I will be conducting my first marriage service on the 30th of June
and have, as a result, been conducting my first pre-martial counselling
sessions. I've found it helpful (and fun) to put together, and I think (hope!)
the couple has as well. As every minister's pre-marital counseling is a work in
progress, I wanted to put out the outline of the course and get feedback from
anyone who was interested in commenting.
The sessions have revolved around the distinction between
"Home" and "Household."
"Home" references the relationship side of the equation.
"Home is where the heart is," after all. These are many of the soft
skills of being together, of living as adults together, of figuring out how to
love one another even when you're tired and cranky.

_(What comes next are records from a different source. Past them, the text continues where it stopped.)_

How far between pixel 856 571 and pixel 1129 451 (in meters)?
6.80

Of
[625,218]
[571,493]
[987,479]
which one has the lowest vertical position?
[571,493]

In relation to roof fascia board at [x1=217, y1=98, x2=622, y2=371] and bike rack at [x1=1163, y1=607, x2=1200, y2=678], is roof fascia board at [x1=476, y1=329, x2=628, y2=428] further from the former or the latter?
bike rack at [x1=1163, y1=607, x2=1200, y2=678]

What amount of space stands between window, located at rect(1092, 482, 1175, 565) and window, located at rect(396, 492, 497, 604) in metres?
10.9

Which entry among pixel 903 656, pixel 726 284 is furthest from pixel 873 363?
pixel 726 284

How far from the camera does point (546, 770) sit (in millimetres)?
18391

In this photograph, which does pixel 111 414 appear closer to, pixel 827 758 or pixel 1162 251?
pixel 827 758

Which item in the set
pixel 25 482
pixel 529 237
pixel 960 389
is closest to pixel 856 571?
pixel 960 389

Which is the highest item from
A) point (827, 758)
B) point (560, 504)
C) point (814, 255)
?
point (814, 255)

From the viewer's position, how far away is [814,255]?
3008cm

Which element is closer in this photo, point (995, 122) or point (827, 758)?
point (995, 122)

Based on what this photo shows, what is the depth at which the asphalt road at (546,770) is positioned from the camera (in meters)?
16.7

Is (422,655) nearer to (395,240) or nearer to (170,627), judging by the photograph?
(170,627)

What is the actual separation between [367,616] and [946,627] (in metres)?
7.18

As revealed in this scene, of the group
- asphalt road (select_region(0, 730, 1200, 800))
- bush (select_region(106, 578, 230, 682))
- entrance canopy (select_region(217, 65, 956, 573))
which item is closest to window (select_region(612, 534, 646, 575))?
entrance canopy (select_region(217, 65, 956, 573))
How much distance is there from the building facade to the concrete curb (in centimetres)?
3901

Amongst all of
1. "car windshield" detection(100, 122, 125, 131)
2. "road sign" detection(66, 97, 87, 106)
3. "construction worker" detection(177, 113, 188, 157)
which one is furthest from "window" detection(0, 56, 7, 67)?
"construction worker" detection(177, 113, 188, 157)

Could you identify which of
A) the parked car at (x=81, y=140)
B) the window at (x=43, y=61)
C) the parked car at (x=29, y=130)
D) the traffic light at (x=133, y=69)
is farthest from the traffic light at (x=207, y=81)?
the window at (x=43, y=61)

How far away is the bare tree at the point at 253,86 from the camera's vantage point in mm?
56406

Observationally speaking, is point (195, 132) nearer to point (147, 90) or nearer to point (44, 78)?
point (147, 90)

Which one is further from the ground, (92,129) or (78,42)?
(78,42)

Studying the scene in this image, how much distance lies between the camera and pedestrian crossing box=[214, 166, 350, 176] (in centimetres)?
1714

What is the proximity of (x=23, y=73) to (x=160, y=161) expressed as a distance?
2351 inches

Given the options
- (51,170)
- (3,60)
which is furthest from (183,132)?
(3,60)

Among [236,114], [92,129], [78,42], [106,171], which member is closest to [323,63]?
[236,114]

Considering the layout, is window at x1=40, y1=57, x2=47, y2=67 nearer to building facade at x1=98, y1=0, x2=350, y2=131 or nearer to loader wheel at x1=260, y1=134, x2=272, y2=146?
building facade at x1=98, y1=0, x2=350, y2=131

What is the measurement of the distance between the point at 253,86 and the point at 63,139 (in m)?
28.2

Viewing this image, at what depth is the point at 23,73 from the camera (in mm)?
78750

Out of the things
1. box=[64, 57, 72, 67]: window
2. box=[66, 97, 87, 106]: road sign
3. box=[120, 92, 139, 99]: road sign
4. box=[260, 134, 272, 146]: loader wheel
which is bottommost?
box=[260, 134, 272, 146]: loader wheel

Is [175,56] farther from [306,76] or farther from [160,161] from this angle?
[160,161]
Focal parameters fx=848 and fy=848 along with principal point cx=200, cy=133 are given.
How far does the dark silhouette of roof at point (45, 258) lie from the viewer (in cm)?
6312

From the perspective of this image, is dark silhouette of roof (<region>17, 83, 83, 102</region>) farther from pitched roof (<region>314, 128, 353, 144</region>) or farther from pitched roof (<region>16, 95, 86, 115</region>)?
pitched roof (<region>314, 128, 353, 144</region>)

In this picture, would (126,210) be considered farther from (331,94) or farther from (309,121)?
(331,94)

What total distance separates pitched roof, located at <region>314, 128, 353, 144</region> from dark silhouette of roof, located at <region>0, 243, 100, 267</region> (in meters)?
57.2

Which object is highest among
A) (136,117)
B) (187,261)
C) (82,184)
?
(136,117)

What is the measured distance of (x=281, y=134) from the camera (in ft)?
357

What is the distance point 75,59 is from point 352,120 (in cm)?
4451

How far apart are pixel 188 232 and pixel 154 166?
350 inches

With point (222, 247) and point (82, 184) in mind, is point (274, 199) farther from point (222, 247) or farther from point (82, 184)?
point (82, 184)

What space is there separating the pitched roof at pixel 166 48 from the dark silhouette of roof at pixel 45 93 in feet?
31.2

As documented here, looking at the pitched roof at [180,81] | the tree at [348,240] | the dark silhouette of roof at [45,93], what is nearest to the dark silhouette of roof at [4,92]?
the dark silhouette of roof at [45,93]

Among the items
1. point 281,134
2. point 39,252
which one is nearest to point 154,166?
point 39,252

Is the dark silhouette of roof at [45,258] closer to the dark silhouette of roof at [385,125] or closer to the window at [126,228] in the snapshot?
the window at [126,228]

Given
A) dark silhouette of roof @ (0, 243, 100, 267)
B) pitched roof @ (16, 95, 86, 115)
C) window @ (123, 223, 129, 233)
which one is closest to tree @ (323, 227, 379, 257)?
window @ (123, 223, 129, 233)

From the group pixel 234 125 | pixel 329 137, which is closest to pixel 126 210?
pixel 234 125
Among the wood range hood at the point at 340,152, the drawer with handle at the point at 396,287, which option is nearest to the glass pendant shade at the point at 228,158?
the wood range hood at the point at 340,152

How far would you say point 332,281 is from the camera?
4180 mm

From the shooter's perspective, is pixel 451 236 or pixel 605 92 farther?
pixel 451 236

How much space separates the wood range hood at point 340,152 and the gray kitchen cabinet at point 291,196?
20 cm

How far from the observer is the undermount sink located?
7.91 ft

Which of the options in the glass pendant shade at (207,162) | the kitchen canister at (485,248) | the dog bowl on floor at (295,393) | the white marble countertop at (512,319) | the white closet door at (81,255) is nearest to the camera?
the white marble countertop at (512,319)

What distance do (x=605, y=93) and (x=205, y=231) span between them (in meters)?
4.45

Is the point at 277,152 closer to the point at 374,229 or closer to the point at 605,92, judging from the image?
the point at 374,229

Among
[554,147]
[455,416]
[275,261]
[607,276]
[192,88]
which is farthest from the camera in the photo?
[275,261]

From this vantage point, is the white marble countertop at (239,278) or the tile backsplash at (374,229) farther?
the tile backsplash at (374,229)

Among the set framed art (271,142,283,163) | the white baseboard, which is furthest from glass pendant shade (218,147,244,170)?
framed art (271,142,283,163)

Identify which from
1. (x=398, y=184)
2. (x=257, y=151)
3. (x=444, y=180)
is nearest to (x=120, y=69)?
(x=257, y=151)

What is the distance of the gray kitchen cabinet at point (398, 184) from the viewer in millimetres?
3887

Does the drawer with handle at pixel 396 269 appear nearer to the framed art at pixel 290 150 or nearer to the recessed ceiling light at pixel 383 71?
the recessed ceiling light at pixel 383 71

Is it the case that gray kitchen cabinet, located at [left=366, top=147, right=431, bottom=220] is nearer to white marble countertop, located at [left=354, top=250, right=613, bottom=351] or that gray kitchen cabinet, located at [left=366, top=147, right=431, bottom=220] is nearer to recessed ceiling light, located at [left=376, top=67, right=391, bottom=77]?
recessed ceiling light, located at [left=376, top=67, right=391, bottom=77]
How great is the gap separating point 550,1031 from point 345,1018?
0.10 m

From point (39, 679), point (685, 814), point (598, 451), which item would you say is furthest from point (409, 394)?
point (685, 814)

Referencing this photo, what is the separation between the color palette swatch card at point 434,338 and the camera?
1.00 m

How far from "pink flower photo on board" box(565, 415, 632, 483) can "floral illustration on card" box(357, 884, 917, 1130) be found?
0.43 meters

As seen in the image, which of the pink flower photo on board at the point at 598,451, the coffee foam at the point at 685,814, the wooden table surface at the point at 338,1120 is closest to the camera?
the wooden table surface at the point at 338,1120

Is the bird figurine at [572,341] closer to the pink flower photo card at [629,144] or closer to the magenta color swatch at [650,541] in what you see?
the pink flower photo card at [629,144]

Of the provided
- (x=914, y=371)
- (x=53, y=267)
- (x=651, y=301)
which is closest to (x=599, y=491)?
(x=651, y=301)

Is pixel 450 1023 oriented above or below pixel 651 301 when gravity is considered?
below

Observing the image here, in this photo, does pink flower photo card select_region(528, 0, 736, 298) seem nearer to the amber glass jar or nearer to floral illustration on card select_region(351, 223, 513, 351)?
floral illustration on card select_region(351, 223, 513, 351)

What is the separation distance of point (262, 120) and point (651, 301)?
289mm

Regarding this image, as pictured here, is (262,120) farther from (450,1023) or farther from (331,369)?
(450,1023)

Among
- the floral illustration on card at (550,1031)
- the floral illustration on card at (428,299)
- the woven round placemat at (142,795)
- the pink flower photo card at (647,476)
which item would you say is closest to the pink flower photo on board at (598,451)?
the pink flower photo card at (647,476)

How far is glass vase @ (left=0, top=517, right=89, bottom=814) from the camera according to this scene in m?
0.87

"Household," on the other hand, references all the
business-like decisions that have to be made to keep the organization of a home
running smoothly. Chores. Money. Meetings. You name it.
Not making this distinction can cause a lot of problems. It's
amazing how quickly something like neglecting to take out the trash (a
household issue) can turn into an emotional and hurtful fight (a home issue
around communication). If we can manage the household well, it takes a lot of
pressure off the home life of a couple. And if a couple develops skills in
mending their relationship and keeping it passionate and engaging in the first
place, all the better.
So, the list of things covered in this first go at pre-marital
counseling looked something like this (though not in this order):
- What is Marriage, Really?
- The biblical portraits of marriage in Genesis 1-3 and Ephesians
- An introduction to the home/household distinction
- Home - Communication basics, drawing from Crucial Conversations
- Household - Household basics - who's responsible for what?
- Home - Love Languages, drawing from The Five Love Languages
- Household - Money - a la Dave Ramsey
- Home - Holding one another accountable, drawing from Crucial Confrontations
- Household - Moving Forward Together as a Partnership in the Gospel, drawing from The Three Big Questions for a Frantic Family
What do you think? Is there anything missing? What other skills
might you cover?
*Picture by Kriss Szkurlatowski
4 comments:
I read this post with interest. I think you've put together a nice curriculum. The pastor who married us gave us the book 'Saving your marriage before it starts,' + his/hers workbooks, which we haven't yet finished. It has a chapter on sex, though you could put that in one of the categories above, too.
I like your Home and Household distinction. It's similar to an approach Wanda and I use.
Before we got married, we had grown tired of hearing about the usual causes of marital discord: where you squeeze the toothpaste tube, which way the toilet paper roll is supposed to go, whether laundry goes on the floor or in a hamper, etc. We realized that these things are not so much husband/wife issues, but things that humans sharing the same space have to deal with--roommate issues, as it were.
So, in our first couple years of marriage, we made it a practice to refer to each other as "roomie" before bringing up an observation or complaint in these kinds of areas. That label immediately categorized the issue as one that did not have to be a stressor in our marriage, but simply had to be handled in a pragmatic, administrative way.
Hannah and Derwyn,
Thanks for the great comments. It's nice to know that the home/household distinction resonates, and I think you're right that sex could be its own topic or slotted in (perhaps into Love Languages).
Thanks again!
-Jason
lovely i enjoyed it. my partner have a habit which is a turn off , when am have having conversations with him sharing some good idea with him or talking about the relationship, is like he stop listen and his mind gone in space, or should i say wonder away and then he will say he didn’t hear what i have said. am i being touchy?